See where dying takes you.
Maybe not everyone gets that, but in the end, it’s the same curiosity that made people jump out of the trees a bajillion years ago.
It’s not the pain, the oblivion, or the judgment, or the end of self that drives people mad about death. It’s not the unstoppable tread of time slouching toward bethlehem.
If anything, it’s the opposite. Death is just the next experience, and it isn’t dreadful for any reason other than the simple and unforgivable fact that you’re so obsessed with it.
It’s how attracted you are to death that bothers you. It’s because everyone who’s gone before you has figured out the mystery, and you have major FOMO about it. People fear a mystery because they can’t stand not knowing, and that’s the same reason they love it. They can’t leave it alone.
Humans are curious creatures; they’re drawn to solve problems, explore the unknown, expand their horizons. Give the human race enough time, and it will solve any problem you throw at it with their big, engorged brains.
Except death.
People could probably solve that too, but it’s too late. It’s already in their blood, part of the plot, the lore–and they can’t live without it. Sure, death is taboo. It’s addictive. It’s useful. But it’s the one problem you’ll never solve, and not because you can’t.

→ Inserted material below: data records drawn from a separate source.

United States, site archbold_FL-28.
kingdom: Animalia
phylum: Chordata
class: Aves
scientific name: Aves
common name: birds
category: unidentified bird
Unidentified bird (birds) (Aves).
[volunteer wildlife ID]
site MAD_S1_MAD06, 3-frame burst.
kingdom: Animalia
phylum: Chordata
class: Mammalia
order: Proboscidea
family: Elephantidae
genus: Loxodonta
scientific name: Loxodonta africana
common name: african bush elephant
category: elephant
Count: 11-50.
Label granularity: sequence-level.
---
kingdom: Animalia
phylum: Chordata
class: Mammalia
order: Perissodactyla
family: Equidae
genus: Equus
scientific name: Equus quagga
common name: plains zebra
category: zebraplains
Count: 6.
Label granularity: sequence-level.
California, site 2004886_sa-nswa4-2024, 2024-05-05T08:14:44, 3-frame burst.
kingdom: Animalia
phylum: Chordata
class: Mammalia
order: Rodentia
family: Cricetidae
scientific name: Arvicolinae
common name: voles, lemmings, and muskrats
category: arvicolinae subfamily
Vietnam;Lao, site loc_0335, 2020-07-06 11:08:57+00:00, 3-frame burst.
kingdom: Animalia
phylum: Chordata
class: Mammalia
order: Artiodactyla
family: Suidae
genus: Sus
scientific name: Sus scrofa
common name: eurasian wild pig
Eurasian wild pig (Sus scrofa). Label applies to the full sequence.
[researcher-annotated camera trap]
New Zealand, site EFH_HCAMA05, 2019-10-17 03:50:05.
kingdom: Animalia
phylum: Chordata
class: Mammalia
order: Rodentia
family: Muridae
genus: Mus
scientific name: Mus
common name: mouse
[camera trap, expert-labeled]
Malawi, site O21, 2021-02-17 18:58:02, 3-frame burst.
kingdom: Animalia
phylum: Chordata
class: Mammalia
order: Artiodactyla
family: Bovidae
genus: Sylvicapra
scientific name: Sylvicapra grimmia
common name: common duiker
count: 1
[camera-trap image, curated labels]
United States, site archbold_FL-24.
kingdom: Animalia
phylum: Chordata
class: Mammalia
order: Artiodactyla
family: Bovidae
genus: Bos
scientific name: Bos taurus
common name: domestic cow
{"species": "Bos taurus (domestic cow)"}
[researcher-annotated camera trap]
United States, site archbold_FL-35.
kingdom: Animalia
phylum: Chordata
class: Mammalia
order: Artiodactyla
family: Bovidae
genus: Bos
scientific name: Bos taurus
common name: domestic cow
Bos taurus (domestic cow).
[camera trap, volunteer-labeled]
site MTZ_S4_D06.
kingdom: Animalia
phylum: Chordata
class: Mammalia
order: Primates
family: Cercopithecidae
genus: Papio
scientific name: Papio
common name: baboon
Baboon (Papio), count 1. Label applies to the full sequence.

It’s because deep down, you don’t really want to. You’ve seen everyone else do it, and you want your turn. It’s exciting. Lucrative. Purposeful.
It’s something by which to define your entire existence, to control your pesky neighbors, to reshape your future, and to enclose your bewilderment inside nice, tidy brackets.
But what if, when it’s your turn, all the hype around death is just a huge disappointment? What if, after all the anticipation, your final leap into the Great Unknown doesn’t yield a bit of return on the investment? What if there is no reward for solving the mystery in the end? And what if—god forbid—you open your arms at last to the ultimate experience, the destiny you’ve waited for your whole life—and nothing is there to embrace you?
It’s not that you’re afraid of death. People talk about fear, but what they really mean is longing.
Death is cheap.
Death is easy.
What haunts you is that you were so enamored, you built your whole life around it. You created it like a castle in the clouds, then courted it like a lover. You killed for it.
You cared.
You don’t fear death. You fear being dismissed. Nothing unites the human race like the ultimate certainty of being ignored.
And when you’re so full of the unfounded, unexplainable, idiotic hope that comes with a beating heart, nothing is more terrifying than unrequited love.”